> **Vorliegender Text**:
──────────

Die sensibel deklamierende Sopranistin Anja Kampe stand dann im Mittelpunkt der "Wesendonck-Lieder" von Richard Wagner. Es sind vertonte Gedichte seiner großen Liebe Mathilde Wesendonck. "Träume" und "Im Treibhaus" hat Wagner selbst als Studien zu "Tristan und Isolde" bezeichnet - und Marek Janowski betonte zusammen mit Anja Kampe und dem vorzüglichen SWR Symphonieorchester die opernhafte Emphase dieser Lieder. Chromatisches Fieber und klangliche Leuchtkraft blitzten immer wieder hervor. Die sich emporwindenden Terzen des Vorspiels zum dritten Akt und die geheimnisvolle Harmonik des zweiten Aktes waren sogleich erkennbar. Und auch die "unendliche Melodie" meldete sich
neben dem großartigen Zug ins Heroische.
Zum Abschluss erklang die gewaltige Sinfonie Nr. 3 in d-Moll in der dritten Fassung von 1889 des erklärten Wagner-Verehrers Anton Bruckner, der dieses Werk Wagner "in tiefster Ehrfurcht" widmete. Die Uraufführung im Jahre 1877 wurde jedoch zu einem Fiasko. Das Publikum verließ den Konzertsaal in Scharen und ließ den weinenden Bruckner zurück. Marek Janowski erfasste dieses zwischen tiefer Frömmigkeit und unbeschwerter Naturfreude hin- und herschwingende Werk ausgezeichnet. Wuchtige harmonische Quadern wiesen hier auch auf Beethoven, zumal das herausragend musizierende SWR Symphonieorchester viele Details präzis herausarbeitete. Gleich das Trompetenmotiv im ersten Satz gemahnte an Beethovens neunte Sinfonie. Typische Intervalle hoben sich aus der raunenden Gestaltlosigkeit hervor. Die letzte Energie des Themas setzte sich dann in der geballten Kraft des Schlussgedankens durch. Der ganze Komplex des vielseitigen Themas wurde dann markant wiederholt. Das naturselige zweite Thema mit seinen Triolen blieb ebenfalls stark in Erinnerung. Und die majestätische Wiederkehr des E-Dur-Themas besaß ergreifende Kraft. Geheimnisvoll setzte dann die Durchführung ein und erreichte ihren Höhepunkt in dem Trompeten-Motiv, das auch den Themenreigen der Reprise als pompöse Coda im Tremolo-Fieber abschloss. Der in mehrere Episoden gegliederte zweite Satz besaß in der Interpretation Marek Janowskis großen thematischen Reichtum und feierliche Intensität des Gefühls. Das erste Thema wirkte ausgesprochen bezwingend.

──────────

> **Aufgabenstellung**:
Beantworten Sie anhand des obigen Konzertberichts die folgenden Fragen:
(a) Wessen Gedichte sind in den „Wesendonck-Liedern“ vertont?
(b) In welchem Jahr wurde Bruckners Sinfonie Nr. 3 uraufgeführt?
(c) An welche Sinfonie Beethovens gemahnte das Trompetenmotiv im ersten Satz?

> **Bereitgestellte Daten**:
──────────

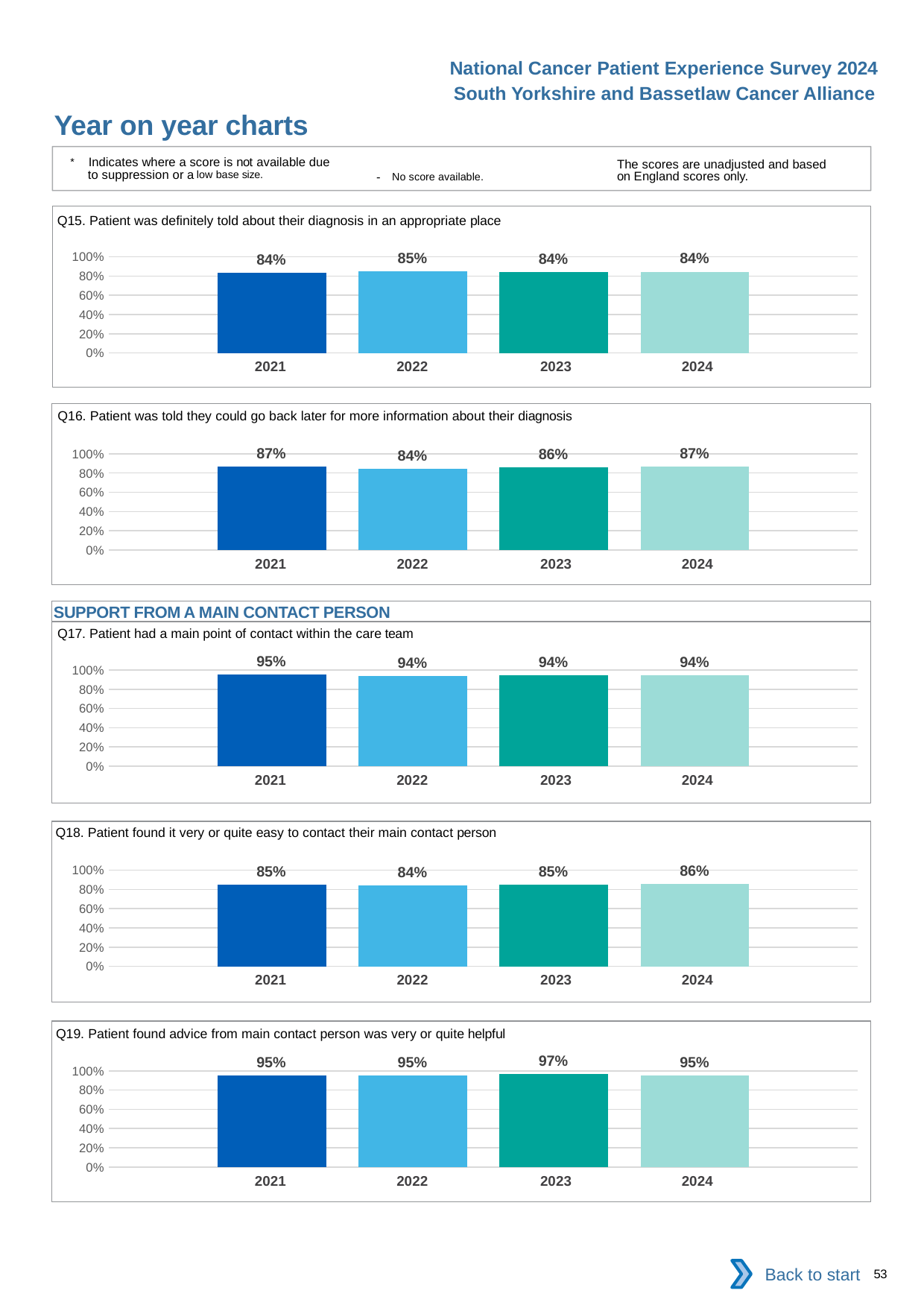
In the Q18 chart, what is the value for 2022? 84% How many years are shown on the x axis of the Q15 chart? 4 In the Q17 chart (patient had a main point of contact within the care team), what is the value for 2021? 95% In the Q19 chart (patient found advice from main contact person was very or quite helpful), which year has the highest value? 2023 In the Q17 chart, is the value for 2023 greater or less than 80%? greater In the Q16 chart (patient was told they could go back later for more information about their diagnosis), which year has the lowest value? 2022 In the Q18 chart (patient found it very or quite easy to contact their main contact person), which year has the highest value? 2024 What kind of chart is the Q16 chart? bar chart In the Q15 chart (patient was definitely told about their diagnosis in an appropriate place), what is the value for 2022? 85% In the Q19 chart, what is the difference between the 2023 value and the 2024 value? 2% In the Q16 chart, what is the difference between the 2021 value and the 2022 value? 3% In the Q19 chart, which is larger: the value for 2023 or the value for 2021? 2023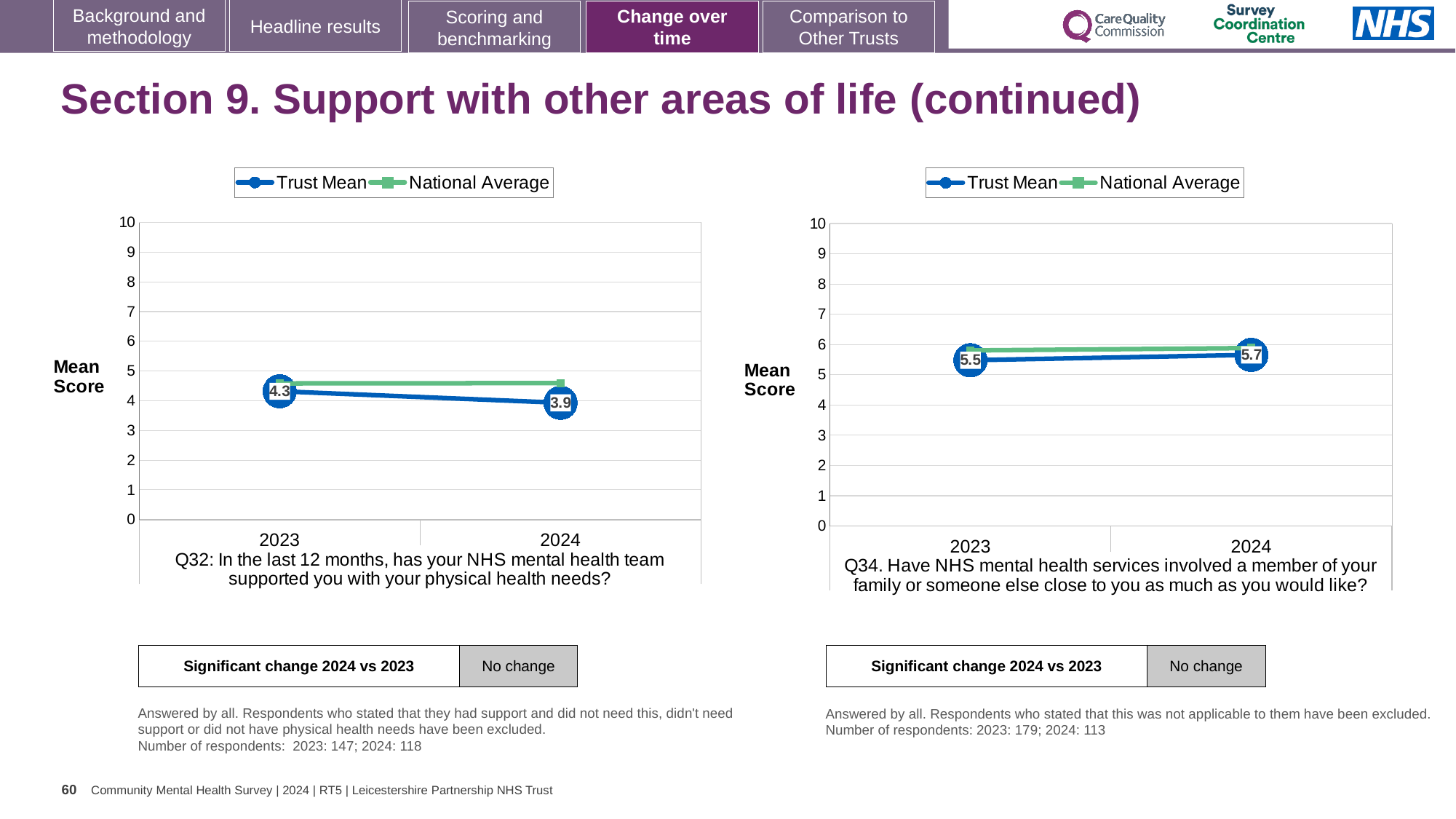
In the left chart (Q32), is the National Average for 2024 greater or less than 4? greater In the left chart (Q32), which is larger in 2024, the Trust Mean or the National Average? National Average In the left chart (Q32), what is the Trust Mean for 2023? 4.3 What kind of chart is the left chart (Q32)? line chart In the right chart (Q34), what is the Trust Mean for 2023? 5.5 In the right chart (Q34), does the Trust Mean rise or fall from 2023 to 2024? rise In the left chart (Q32), by how much did the Trust Mean change from 2023 to 2024? 0.4 How many series does the legend of the right chart (Q34) list? 2 In the left chart (Q32), what is the Trust Mean for 2024? 3.9 In the right chart (Q34), what is the Trust Mean for 2024? 5.7 In the right chart (Q34), what is the difference between the Trust Mean for 2024 and 2023? 0.2 In the left chart (Q32), does the Trust Mean rise or fall from 2023 to 2024? fall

──────────

> **Antwort**:
(a) Gedichte von Mathilde Wesendonck
(b) 1877
(c) An Beethovens neunte Sinfonie